The result of engaging in such behaviors is repression. Most of us repress our real feelings to put on a mask in order to accommodate what we think is expected of us. In doing so, we betray ourselves by not being true to ourselves. This can lead to a superficial engagement with life, whereby relationships with one’s self and with others are compromised.

Often these repressed emotions become buried in our subconscious mind and will emerge at the mostly unlikely moments when incidents occur to trigger them off. By repressing our emotions or by not acknowledging them as they are, we may fall in danger of floating through life in an unconscious way and make choices that are unconscious, thereby dishonoring ourselves in the process. It is only by being conscious of what we feel or what we want in life that will lead us to live a conscious and authentic life.

So instead of repressing our negative emotions or beating ourselves up for not feeling constantly upbeat, optimistic or compassionate or perfect, we can learn to recognize our feelings for what they are. We can embrace the sacred spaciousness of our being by honoring our feelings, our thoughts and moods while allowing them the space to pass through us. By acknowledging how we feel, we can observe where these emotions are coming from and gain insights as to what is triggering off the moods. Even if we do not attain any insights at that moment, the very act of allowing these emotions to surface is an act to stand in our truth.

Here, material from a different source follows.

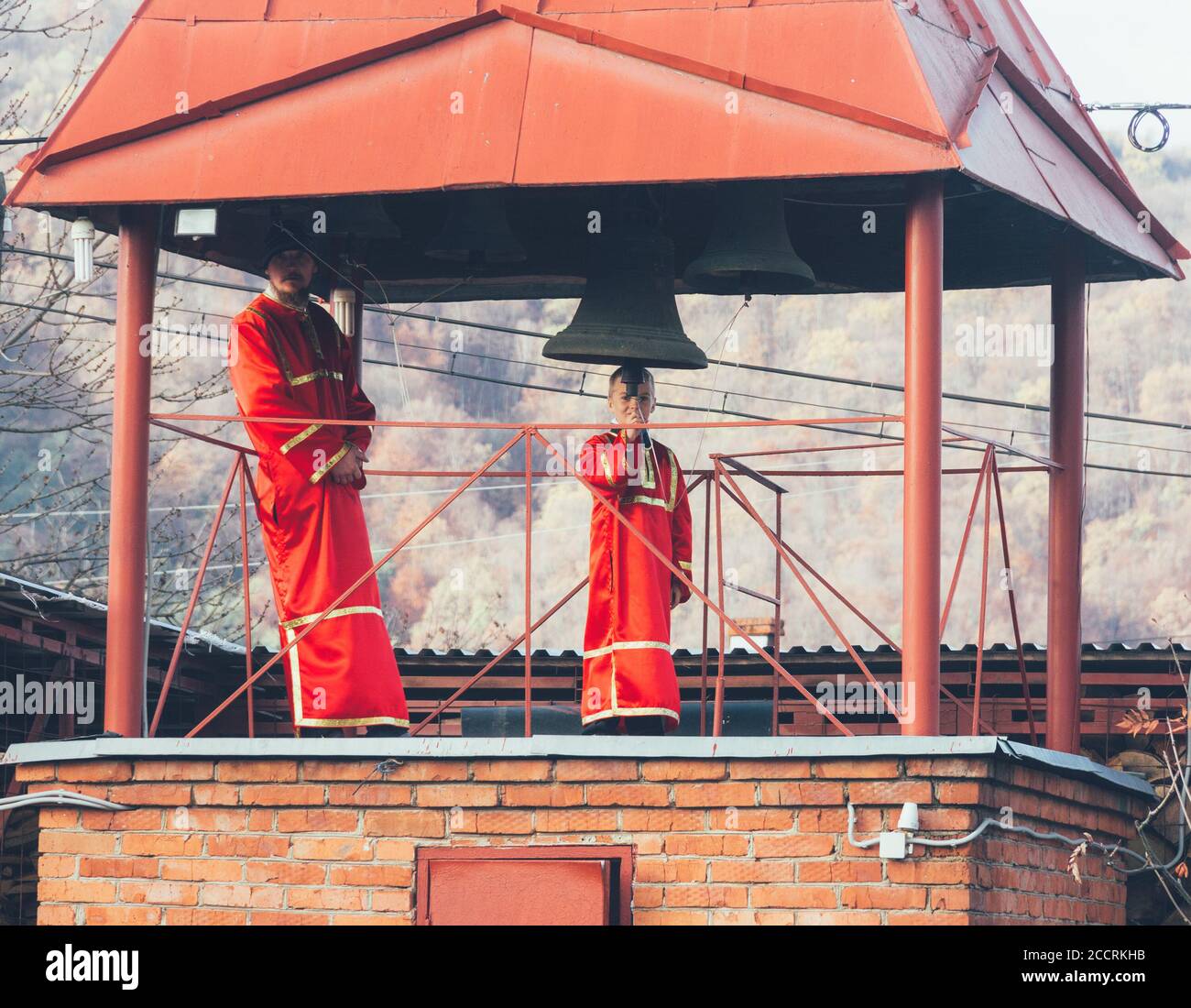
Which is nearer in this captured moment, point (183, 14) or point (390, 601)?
point (183, 14)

From this space of just being with ourselves, of befriending ourselves as we are, we can then choose a positive thought or choice to deal with our experiences. It is the self-awareness of who we are in each moment, of accepting what we are experiencing, regardless of whether we are feeling gloriously uplifted or overwhelmed or depressed that grounds us to the gift we call life.

Sasha Samy @ 2013
Author of “Transcending Abuse & Betrayal”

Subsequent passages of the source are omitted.